Job Aggregator
Job Aggregator
A job aggregator is essentially a search engine, like Google or Bing, but specifically designed to pull job postings from a variety of career sites and job boards so they can all be viewed in one location.
Design
Use Case
- User registers
- User logins
- User views all jobs
- User sorts job by salary, date posted, company
- User queries related jobs
- User views original job posting
- Service keeps the database updated of latest job posting
Not scope
- User takes note of job posting
- User views company details and its related Job posts
- User add notes to company
- User view notes while browsing jobs
- Service hints user of bad reviews or notes so he can skip job posting
Assumptions
- Few Users (low traffic)
- Write API is only during registration
High Level Design
Core Components
Scraper
There are only a few scraping libraries you can use in python. In top of my head:
- Native Libraries (xml + httplib)
- Requests + Beautiful Soup
- Scrapy
I have to go with scrapy
because its fast and has rich API I can
work with. It speed was mainly because its using twisted
as its
server. This allows simultaneous fetching multiple URLs. And use
callbacks to parse each of the downloaded page.
NoSQL
Job posting will be coming from different sites, each one of them having different format or structure on one another. To be able to store unpredictable data structure it is good to use a schemaless storage. NoSQL are designed for that.
Top NoSQL databases are:
- Mongo DB
- Redis
- Couch DB
- Memcache DB
Its good to go with the most popular one, Mongo DB. Also it is the
preferred storage when using scrapy
.
Scraper Scheduler
For the aggregator to be updated it needs to extract data from the Job site at a constant pace. To achieve this we need a service that invokes scrapy periodically like daily, hourly etc.
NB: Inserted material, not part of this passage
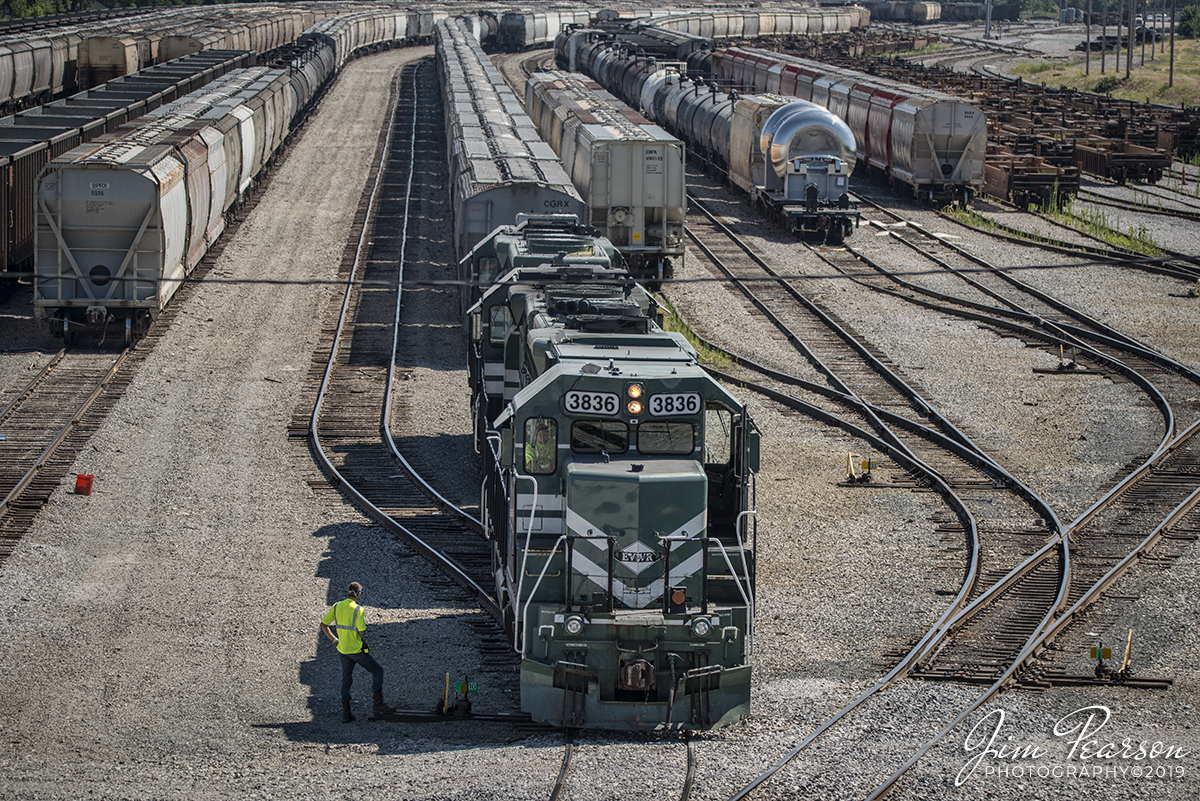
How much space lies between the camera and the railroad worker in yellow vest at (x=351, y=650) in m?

Possible options could be:
- Crontab
- Celery
- Spiderkeeper + Scrapyd
Celery doesn’t work well with twisted reactor core
, so I can’t use
it.
Crontab is the easiest implementation, but since I plan to deploy this on docker it would be better to keep our host server clean from any code or logic.
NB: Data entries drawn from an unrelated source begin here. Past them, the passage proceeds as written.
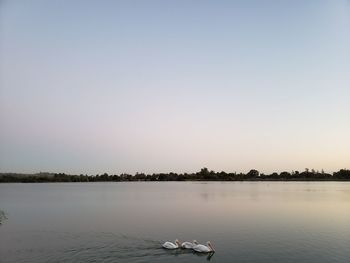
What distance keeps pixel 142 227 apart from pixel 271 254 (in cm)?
1177

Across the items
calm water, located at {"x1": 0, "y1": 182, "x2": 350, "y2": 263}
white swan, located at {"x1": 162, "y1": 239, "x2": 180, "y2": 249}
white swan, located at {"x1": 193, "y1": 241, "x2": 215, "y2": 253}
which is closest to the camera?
calm water, located at {"x1": 0, "y1": 182, "x2": 350, "y2": 263}

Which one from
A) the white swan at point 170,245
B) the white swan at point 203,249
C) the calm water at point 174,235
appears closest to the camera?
the calm water at point 174,235

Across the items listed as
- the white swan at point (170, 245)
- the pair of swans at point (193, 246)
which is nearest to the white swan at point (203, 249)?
the pair of swans at point (193, 246)

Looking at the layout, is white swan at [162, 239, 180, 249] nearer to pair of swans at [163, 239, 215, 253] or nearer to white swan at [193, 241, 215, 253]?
pair of swans at [163, 239, 215, 253]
Scheduler rarely needs to be updated it is good to use an off the
shelf solution. Spiderkeeper is an admin UI to help manage scrapy
services using scrapyd
that exposes HTTP API for managing
spiders/scrapers.
ETL (Extract-Transform-Load)
Data being collected by scraper are unstructured and needs to be transformed to uniform format if to display data to user.
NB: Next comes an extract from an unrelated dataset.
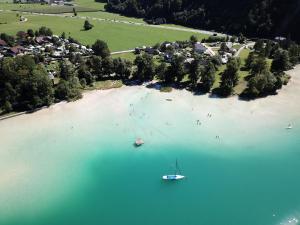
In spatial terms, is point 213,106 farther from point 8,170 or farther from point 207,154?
point 8,170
Source data would be a NoSQL (Mongo DB) and the target is RDMS.
There are the options I think that can be done:
- Shell scripting
- SQL
- Python
MongoDB doesn’t have a good cli integration so shell scripting is out. SQL or mongo query because of the poor cli support this also is affected and will be difficult to work with.
The only choice left is python, it is good since it can be integrated with mongo db and almost any RDBMS technology available.
Python has library called pymongo
used to connect to Mongo
DB. It has complete documentation and will be easy to use.
There is no need to change granularity of the data, each of the job posting has no needs to be aggregated transformation will be done in 1:1 ratio.
Since we wan’t out site to be near realtime I choose to run this script every 90 seconds. If done right most of the time will do nothing or at least load only a few jobs at a time.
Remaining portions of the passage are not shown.